■ TEXT EXCERPT
= = = = =

PageRank Flow, Comment Feeds in Supplementals, NoFollow & robots.txt – bifsniff.com
Well there’s no time like the present to try and clear the last of the IBA free site analyses. As they say – better late than never!
Please Note: While the following analysis relates to bifsniff.com many of the suggestions made are highly relevant to any website.
Bifsniff.com – formerly the cartoon guys
I had the fortune to meet Frank a few months back when he came along the the inaugural ShareIT event in Cork. Frank has also been kind enough to let me know every time WordPress has decided to rewrite my .htaccess file (which is more times than I care to mention – damn WP).
Page Navigation
- Fist port of call – the Canonical URL
- Comment Feeds in the Supplemental Bin
- Why pages go supplemental
- Controlling search engine access to your site
- Don’t channel PageRank to useless pages
- Having unique page titles and descriptions
First port of call – the Canonical URL
The very first thing I check when I go to a site is whether or not it resolves via a canonical URL. This all sounds very technical, but in fact it’s a very simple test:
- In your browser address bar type your website address WITHOUT the www.

= = = = =

■ LISTED ENTRIES
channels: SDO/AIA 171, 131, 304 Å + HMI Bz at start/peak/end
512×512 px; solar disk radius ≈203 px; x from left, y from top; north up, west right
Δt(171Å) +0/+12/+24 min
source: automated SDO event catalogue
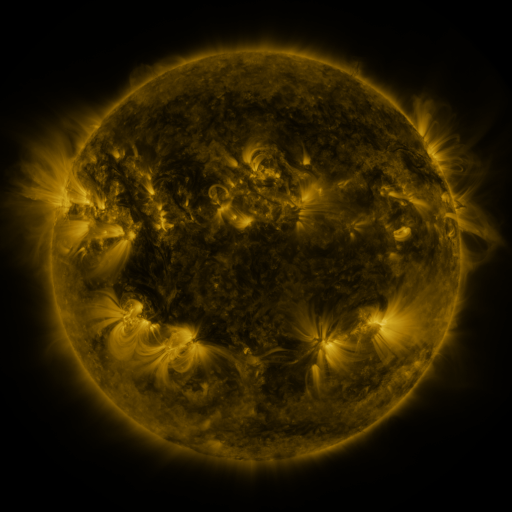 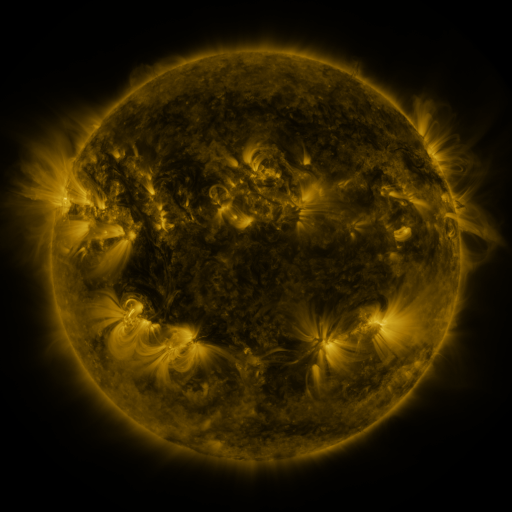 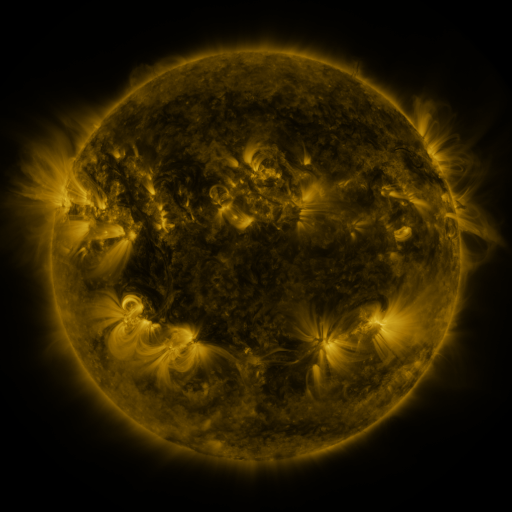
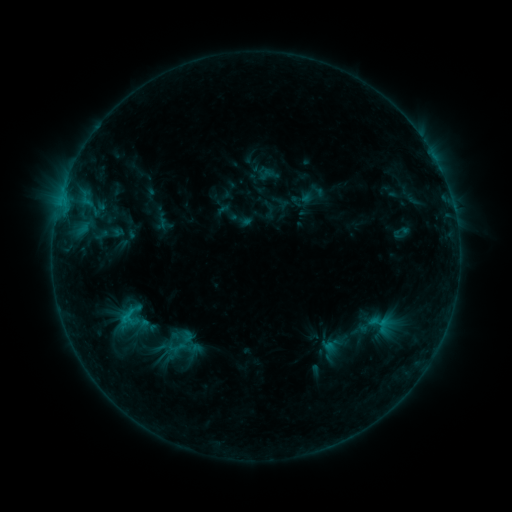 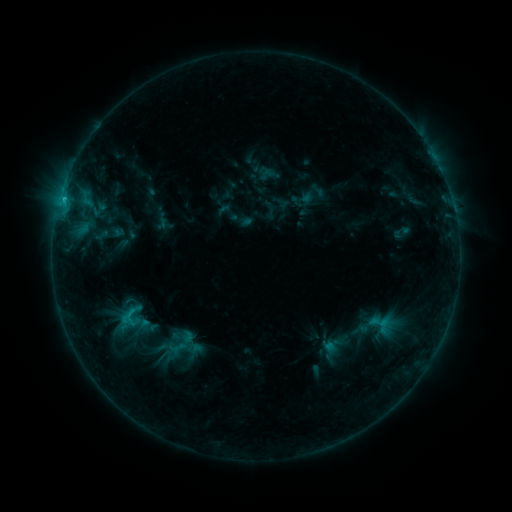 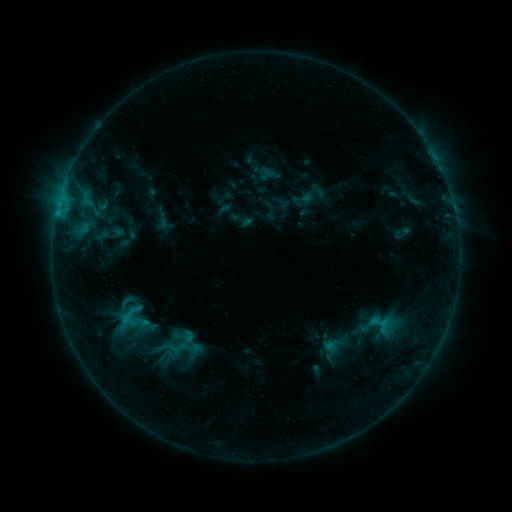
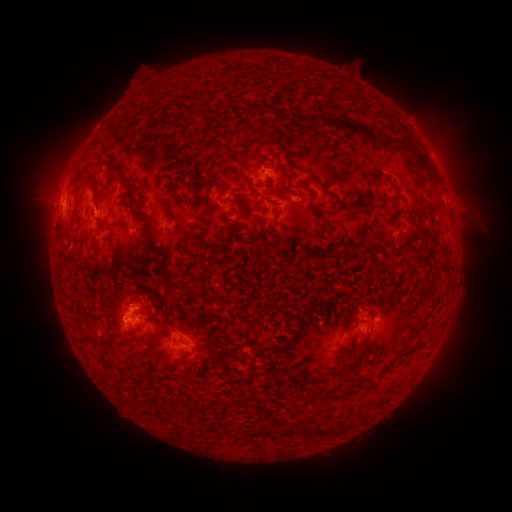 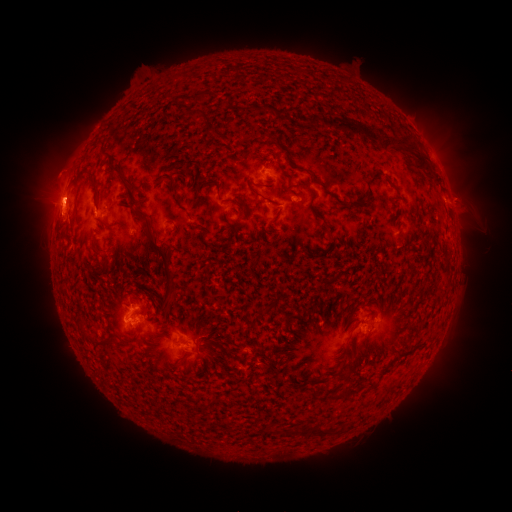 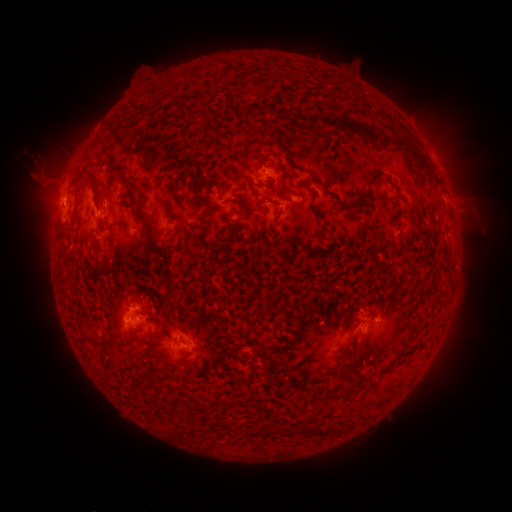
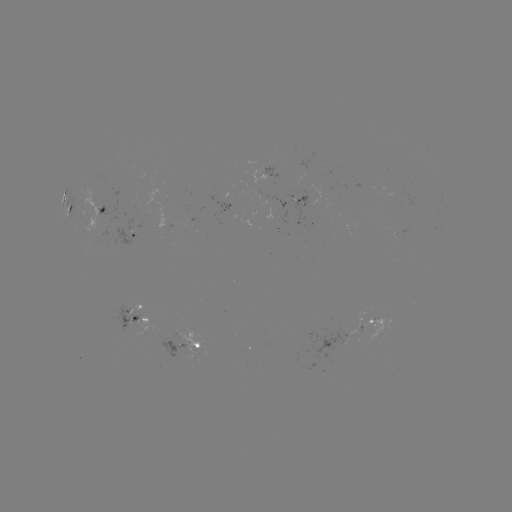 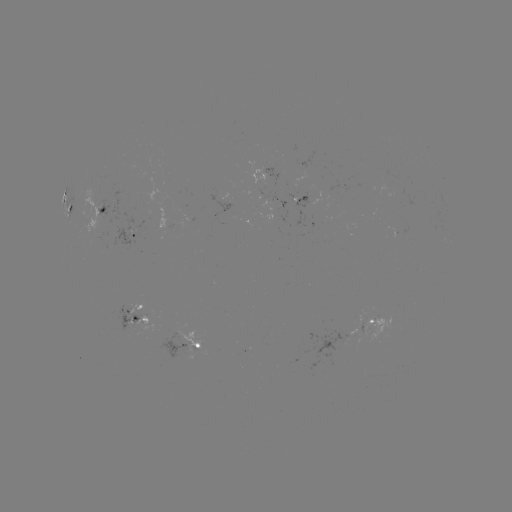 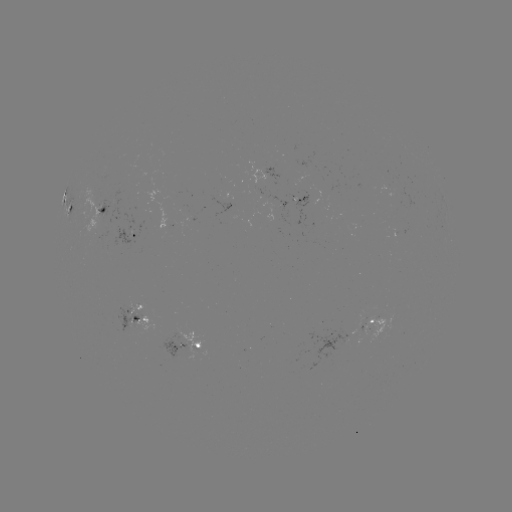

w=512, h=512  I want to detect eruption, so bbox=[0, 121, 91, 241].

= = = = =

■ SET TASK A
Copy the bifsniff.com analysis text between "PageRank Flow, Comment" and "late than never!", inclusive.
■ SET TASK B
In the bifsniff.com analysis, list the Page Navigation entries that come after the entry about the canonical URL.
■ SET TASK C
Answer these questions from the bifsniff.com analysis:
(i) In what place was the inaugural ShareIT event held?
(ii) What has Frank let the author know about every time it happens?
(iii) What is the very first thing the author checks on a site?

■ ANSWER A
PageRank Flow, Comment Feeds in Supplementals, NoFollow & robots.txt – bifsniff.com
Well there’s no time like the present to try and clear the last of the IBA free site analyses. As they say – better late than never!

■ ANSWER B
- Comment Feeds in the Supplemental Bin
- Why pages go supplemental
- Controlling search engine access to your site
- Don’t channel PageRank to useless pages
- Having unique page titles and descriptions

■ ANSWER C
(i) Cork
(ii) WordPress rewriting the author's .htaccess file
(iii) Whether or not the site resolves via a canonical URL